Render as a JSON list of strings the part of the rows that runs from the first line through the line containing "cracked asphalt [0, 71, 200, 149]", with one string for each line and blank lines left out. Include only these lines.

* BEGIN Listed entries *

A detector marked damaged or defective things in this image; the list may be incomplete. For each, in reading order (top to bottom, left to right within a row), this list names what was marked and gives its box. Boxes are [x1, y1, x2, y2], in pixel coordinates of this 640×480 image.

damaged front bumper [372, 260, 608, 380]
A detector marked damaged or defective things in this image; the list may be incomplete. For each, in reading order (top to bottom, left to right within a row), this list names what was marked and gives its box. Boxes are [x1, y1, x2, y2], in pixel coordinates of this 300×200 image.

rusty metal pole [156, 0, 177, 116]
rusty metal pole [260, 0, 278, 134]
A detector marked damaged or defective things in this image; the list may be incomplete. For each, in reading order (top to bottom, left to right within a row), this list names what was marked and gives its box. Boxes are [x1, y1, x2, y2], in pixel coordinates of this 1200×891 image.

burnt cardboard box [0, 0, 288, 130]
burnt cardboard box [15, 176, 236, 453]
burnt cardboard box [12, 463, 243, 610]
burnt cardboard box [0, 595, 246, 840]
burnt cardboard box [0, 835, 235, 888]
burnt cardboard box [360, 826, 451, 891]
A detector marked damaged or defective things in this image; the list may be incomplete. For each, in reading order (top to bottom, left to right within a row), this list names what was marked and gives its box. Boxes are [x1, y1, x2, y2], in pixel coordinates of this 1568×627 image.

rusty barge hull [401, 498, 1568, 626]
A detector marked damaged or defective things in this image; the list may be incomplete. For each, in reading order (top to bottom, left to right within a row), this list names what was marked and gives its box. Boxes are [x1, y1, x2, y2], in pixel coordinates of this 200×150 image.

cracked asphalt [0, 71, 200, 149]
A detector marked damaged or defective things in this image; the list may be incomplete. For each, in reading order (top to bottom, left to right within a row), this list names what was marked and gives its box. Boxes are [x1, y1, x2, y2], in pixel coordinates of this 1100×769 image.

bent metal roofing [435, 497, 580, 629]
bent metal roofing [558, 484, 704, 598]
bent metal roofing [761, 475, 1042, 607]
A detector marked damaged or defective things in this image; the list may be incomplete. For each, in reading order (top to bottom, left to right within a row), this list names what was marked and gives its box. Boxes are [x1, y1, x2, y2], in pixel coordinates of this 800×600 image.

* END Listed entries *

[Exercise output]
[
  "A detector marked damaged or defective things in this image; the list may be incomplete. For each, in reading order (top to bottom, left to right within a row), this list names what was marked and gives its box. Boxes are [x1, y1, x2, y2], in pixel coordinates of this 640×480 image.",
  "damaged front bumper [372, 260, 608, 380]",
  "A detector marked damaged or defective things in this image; the list may be incomplete. For each, in reading order (top to bottom, left to right within a row), this list names what was marked and gives its box. Boxes are [x1, y1, x2, y2], in pixel coordinates of this 300×200 image.",
  "rusty metal pole [156, 0, 177, 116]",
  "rusty metal pole [260, 0, 278, 134]",
  "A detector marked damaged or defective things in this image; the list may be incomplete. For each, in reading order (top to bottom, left to right within a row), this list names what was marked and gives its box. Boxes are [x1, y1, x2, y2], in pixel coordinates of this 1200×891 image.",
  "burnt cardboard box [0, 0, 288, 130]",
  "burnt cardboard box [15, 176, 236, 453]",
  "burnt cardboard box [12, 463, 243, 610]",
  "burnt cardboard box [0, 595, 246, 840]",
  "burnt cardboard box [0, 835, 235, 888]",
  "burnt cardboard box [360, 826, 451, 891]",
  "A detector marked damaged or defective things in this image; the list may be incomplete. For each, in reading order (top to bottom, left to right within a row), this list names what was marked and gives its box. Boxes are [x1, y1, x2, y2], in pixel coordinates of this 1568×627 image.",
  "rusty barge hull [401, 498, 1568, 626]",
  "A detector marked damaged or defective things in this image; the list may be incomplete. For each, in reading order (top to bottom, left to right within a row), this list names what was marked and gives its box. Boxes are [x1, y1, x2, y2], in pixel coordinates of this 200×150 image.",
  "cracked asphalt [0, 71, 200, 149]"
]